“So, whether you eat or drink, or whatever you do, do all to the glory of God.” 1 Corinthians 10:31
Does the Bible change the way we look at sports, dating, music, sleep and free time? Christianity is much larger than Sunday morning or youth group. I have often slipped into the inconsistent framework of being a Christian by creed but an atheist in practice. Being a Christian involves your daily life. Jesus desires and demands influence in our daily lives. Going to church once or twice a week does not make someone a follower of Christ. Jesus said, “Whoever desires to come after me, let him deny himself and pick up his cross daily and follow me.” (Lk 9:23) The Christian worldview is comprehensive.

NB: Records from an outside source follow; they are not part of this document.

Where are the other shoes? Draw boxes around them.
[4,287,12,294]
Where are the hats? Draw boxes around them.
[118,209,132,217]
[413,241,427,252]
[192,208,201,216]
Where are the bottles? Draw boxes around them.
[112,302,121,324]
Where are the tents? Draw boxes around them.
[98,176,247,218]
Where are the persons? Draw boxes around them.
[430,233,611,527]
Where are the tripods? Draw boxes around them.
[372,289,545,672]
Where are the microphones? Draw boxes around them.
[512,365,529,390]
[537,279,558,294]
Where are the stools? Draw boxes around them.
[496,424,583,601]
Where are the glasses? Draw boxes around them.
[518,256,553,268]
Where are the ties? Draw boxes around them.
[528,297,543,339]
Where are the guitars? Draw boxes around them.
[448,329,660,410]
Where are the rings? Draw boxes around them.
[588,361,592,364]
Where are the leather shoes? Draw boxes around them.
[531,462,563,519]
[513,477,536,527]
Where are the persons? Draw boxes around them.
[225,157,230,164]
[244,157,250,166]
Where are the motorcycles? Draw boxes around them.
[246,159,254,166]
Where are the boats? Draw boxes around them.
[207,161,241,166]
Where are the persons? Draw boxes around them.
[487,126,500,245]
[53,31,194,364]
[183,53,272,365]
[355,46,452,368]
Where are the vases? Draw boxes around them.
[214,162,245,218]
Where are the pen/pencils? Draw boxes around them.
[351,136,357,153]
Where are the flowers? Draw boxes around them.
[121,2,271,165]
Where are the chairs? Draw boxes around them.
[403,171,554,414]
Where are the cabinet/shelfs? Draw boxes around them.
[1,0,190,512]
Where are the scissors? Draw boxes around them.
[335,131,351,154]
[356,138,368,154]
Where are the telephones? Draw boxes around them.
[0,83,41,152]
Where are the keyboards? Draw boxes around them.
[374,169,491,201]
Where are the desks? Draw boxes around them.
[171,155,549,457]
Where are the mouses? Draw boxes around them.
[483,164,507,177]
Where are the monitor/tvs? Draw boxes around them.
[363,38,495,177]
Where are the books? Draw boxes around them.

“Whatever you do” is a pretty broad statement (1 Cor 10:31). How is it possible to glorify God in “boring” daily routines? It begins with the gospel and then connects to the glory of God. Jesus’ death on the cross has purchased every good gift we can experience in life (Rom 8:32). Everything we enjoy is a gift of grace that Jesus bought for us when He died on Calvary. “for you were bought with a price. So glorify God in your body.” (1 Cor 6:20). We cannot honor God without His help. Trusting in the cross changes everything we do. We have been set free from sin to properly enjoy life. How can we glorify God in whatever we do? We can glorify God above all things and in all things.
1. Above all things. Glorifying God is about calling attention to God. It is about bringing honor to Jesus. When we glorify God it makes Jesus look attractive to a lost world. Glorifying God involves showing that He is more valuable than everything. Here are a few practical questions to check your heart:
- When you play football, is it clear to everyone that Jesus is more valuable to you than winning a game?
- When you eat dinner, do you enjoy Jesus more than food or do your cravings command you?
- When carrying on conversation with your classmates, do your words edify and make Jesus look good or tear down and exalt yourself?
I have a friend who reminds me frequently to “hold loosely.” Hold onto the things of this world in such a way that if God were to take them away you would still worship Him. My pastor often says that food, sex, family and ministries are good gifts but bad gods. Beware lest any gift becomes an “idol of the heart.” Enjoy Jesus above all things.
2. In all things. When a prisoner is set free from jail, he truly appreciates enjoying the warmth of the sunlight. He is thrilled to breathe fresh air and knows it is a precious gift that he does not deserve. Children are kings at enjoying the simple things of life. The Christian should also enjoy God’s gifts and realize they are free to enjoy them because of the gospel. Therefore, glorify God by playing basketball to the best of your ability. With the right heart, playing your hardest actually honors God. Worship God by enjoying every winning touchdown, ice cream, or day off from school. Laugh hard and live it to the brim. Enjoying God’s gifts makes Jesus look good!
God calls us to live an everyday life for the glory of God (1 Cor 10:31). This does not mean you need to force “Bible talk” into everything. God wants you to live life loving Him above all things and in all things. John Piper champions this topic in chapter three of Don’t Waste Your Life. He says every gift is a ray that points back to Jesus.
“The sunbeams of blessing in our lives are bright in and of themselves. They also give light to the ground where we walk. But there is a higher purpose for these blessings. God means for us to do more than stand outside them and admire them for what they are. Even more, he means for us to walk into them and see the sun from which they come. If the beams are beautiful, the sun is even more beautiful. God’s aim is not that we merely admire his gifts, but, even more, his glory.” (p.59)
He is the fountain from which all blessings flow. Living life this way gives you the highest joy because it is found in God. God has pleasures at His right hand that he offers to anyone who will taste and see His goodness. Why would anyone minimize the Christian life to only two days a week?